- _Source document_
———

Five women go on trial over planned Notre Dame car bomb attack

  24 September 2019    Read: 1387
Five women go on trial over planned Notre Dame car bomb attack

Five women go on trial in Paris on Monday over an attempt to set off a carbomb near Notre Dame cathedral in Paris in a case that aims to uncover female French jihadists’ active role in homegrown terrorism.

On the night of 3 September 2016, Ines Madani and Ornella Gilligmann parked a grey Peugeot 607 with no number plate on a narrow street in front of busy restaurants near Notre Dame cathedral in central Paris. The car was loaded with six gas canisters. The woman poured fuel over the car and threw a lit cigarette at it.

But they had chosen diesel fuel, much less flammable than standard petrol and, despite several attempts, the car did not catch fire. If it had done it would have caused a devastating firebomb. “Only a poor choice of petrol meant their attempt failed,” investigative judges said. They said if the women had succeeded, there would have been “carnage”.

Madani, who was 19 at the time, used her father’s car for the planned Notre Dame attack. She has previously been described in court by her lawyers as “a girl in search of recognition and love”. A previous trial over her terrorist activity showed she was in contact with key Islamic State figures in Syria and served as a kind of mentor figure for recruiting other women into terrorism in France. She used male pseudonyms of Isis fighters on social networks, posing as men while chatting to other women to encourage them to join the group. By phone, she modified her voice to pass as male when courting other women romantically to join the movement online.

The case aims to show how young women have played a key role in homegrown terrorism, which was thought to have been dominated by men.

François Molins, the former French state prosecutor, has previously described a “terrorist commando made up of young women totally receptive to the deadly ideology of Daesh [Islamic State]”. He said the cell showed Islamic State “intends to make women into fighters”.

When the car bomb failed to light outside Notre Dame, the women fled. Gilligmann, an unemployed mother of three, was arrested in the south of France. Madani, following the advice of her Islamic State handler, went to Boussy-Saint-Antoine, a small town south-east of Paris, where she joined other women, including a 23-year-old cleaner in a psychiatric clinic who had become radicalised.

Fearing they were being watched by police, the women fled the flat armed with a kitchen knife. One of the women had left a note written in lipstick on a mirror saying: “Mummy loves you”. One woman attempted to stab a plain clothes officer and Madani was injured in the legs by police officers firing as she fled.

A sixth young woman is on trial for failing to denounce the planned attack.

Rachid Kassim, an Islamic State fighter is said in court documents to have coordinated the failed Notre Dame attack as well as other attacks in France from his base in Syria, is also on trial in absentia. He is believed to have been killed in Iraq, but without proof of his death he will be tried.

The trial, in a special court made up of professional magistrates without a jury, will run until 11 October.

———

- _Supplied data_
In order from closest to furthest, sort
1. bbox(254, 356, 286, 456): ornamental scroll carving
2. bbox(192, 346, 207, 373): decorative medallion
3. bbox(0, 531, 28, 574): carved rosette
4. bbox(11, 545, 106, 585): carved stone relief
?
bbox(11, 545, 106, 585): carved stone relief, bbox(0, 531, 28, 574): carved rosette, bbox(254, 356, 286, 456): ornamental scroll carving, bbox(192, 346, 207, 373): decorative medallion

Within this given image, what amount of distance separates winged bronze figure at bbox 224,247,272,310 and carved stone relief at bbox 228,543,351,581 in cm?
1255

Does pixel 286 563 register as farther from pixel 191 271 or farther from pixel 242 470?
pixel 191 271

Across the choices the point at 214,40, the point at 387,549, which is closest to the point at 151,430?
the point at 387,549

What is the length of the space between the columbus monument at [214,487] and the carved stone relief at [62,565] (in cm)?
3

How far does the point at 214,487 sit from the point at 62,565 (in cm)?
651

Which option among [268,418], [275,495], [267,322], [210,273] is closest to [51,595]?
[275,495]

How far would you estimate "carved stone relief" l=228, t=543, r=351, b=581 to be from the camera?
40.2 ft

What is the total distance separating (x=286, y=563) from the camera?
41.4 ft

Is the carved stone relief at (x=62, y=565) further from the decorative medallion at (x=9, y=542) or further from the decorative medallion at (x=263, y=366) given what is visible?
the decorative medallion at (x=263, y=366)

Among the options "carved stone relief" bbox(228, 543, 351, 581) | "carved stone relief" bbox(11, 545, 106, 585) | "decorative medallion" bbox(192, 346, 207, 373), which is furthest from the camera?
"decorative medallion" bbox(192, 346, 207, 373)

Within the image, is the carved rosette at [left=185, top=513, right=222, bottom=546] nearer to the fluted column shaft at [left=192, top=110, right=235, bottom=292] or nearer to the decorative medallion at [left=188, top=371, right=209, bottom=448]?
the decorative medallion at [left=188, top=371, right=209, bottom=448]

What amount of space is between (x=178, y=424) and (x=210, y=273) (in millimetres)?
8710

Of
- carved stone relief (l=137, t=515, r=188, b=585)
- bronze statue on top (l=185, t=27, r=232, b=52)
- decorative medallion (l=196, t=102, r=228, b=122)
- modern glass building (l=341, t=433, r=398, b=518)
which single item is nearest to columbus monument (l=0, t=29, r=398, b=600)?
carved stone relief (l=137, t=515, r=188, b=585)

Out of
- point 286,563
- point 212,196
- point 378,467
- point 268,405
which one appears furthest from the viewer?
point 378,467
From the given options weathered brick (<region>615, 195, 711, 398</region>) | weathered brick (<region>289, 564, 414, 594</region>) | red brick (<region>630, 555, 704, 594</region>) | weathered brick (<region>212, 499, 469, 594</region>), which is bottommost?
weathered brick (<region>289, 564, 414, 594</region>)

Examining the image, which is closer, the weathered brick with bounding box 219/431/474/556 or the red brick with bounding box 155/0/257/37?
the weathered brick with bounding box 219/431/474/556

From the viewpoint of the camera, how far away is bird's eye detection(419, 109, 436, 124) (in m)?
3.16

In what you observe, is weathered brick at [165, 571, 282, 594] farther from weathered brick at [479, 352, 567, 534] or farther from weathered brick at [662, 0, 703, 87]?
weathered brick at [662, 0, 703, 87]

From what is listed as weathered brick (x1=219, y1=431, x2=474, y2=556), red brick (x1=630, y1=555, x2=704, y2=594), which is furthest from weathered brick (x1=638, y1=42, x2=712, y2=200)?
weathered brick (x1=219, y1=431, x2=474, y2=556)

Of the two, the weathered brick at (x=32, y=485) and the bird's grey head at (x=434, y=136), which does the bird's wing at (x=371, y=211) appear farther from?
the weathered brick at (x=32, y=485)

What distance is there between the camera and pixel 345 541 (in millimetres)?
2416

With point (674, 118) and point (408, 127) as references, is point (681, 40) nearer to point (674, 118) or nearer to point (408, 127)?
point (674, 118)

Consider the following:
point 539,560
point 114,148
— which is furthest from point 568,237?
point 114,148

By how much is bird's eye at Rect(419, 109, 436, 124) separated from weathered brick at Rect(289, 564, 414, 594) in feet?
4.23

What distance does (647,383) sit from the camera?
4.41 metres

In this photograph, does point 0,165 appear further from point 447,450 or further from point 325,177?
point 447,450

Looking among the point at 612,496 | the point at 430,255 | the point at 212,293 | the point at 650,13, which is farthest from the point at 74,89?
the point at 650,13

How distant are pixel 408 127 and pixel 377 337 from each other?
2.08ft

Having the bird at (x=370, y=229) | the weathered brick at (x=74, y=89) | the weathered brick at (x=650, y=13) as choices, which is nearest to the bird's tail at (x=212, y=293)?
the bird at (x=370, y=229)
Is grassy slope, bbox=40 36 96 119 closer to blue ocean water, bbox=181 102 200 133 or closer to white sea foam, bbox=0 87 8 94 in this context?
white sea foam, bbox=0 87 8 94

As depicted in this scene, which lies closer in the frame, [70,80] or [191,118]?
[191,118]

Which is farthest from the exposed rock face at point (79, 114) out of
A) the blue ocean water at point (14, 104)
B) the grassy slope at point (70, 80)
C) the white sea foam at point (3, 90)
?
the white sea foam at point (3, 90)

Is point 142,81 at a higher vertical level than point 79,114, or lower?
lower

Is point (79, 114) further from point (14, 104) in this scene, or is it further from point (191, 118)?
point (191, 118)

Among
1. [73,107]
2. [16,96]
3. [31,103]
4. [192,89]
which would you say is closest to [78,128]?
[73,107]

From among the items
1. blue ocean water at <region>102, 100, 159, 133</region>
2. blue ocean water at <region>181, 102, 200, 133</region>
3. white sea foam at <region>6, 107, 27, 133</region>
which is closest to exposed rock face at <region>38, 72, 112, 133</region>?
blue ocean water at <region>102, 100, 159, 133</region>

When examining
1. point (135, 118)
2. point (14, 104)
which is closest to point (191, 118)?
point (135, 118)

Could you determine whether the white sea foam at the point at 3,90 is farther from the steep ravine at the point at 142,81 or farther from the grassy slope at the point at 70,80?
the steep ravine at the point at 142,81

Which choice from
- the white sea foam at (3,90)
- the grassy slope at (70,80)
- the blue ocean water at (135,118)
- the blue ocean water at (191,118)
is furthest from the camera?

———

- _Your tasks_
a - List every person the Notre Dame trial article names.
b - From the Notre Dame trial article, copy everything from "Rachid Kassim, an" down to "will be tried.".

- _Results for the exercise_
a -
Ines Madani
Ornella Gilligmann
François Molins
Rachid Kassim

b -
Rachid Kassim, an Islamic State fighter is said in court documents to have coordinated the failed Notre Dame attack as well as other attacks in France from his base in Syria, is also on trial in absentia. He is believed to have been killed in Iraq, but without proof of his death he will be tried.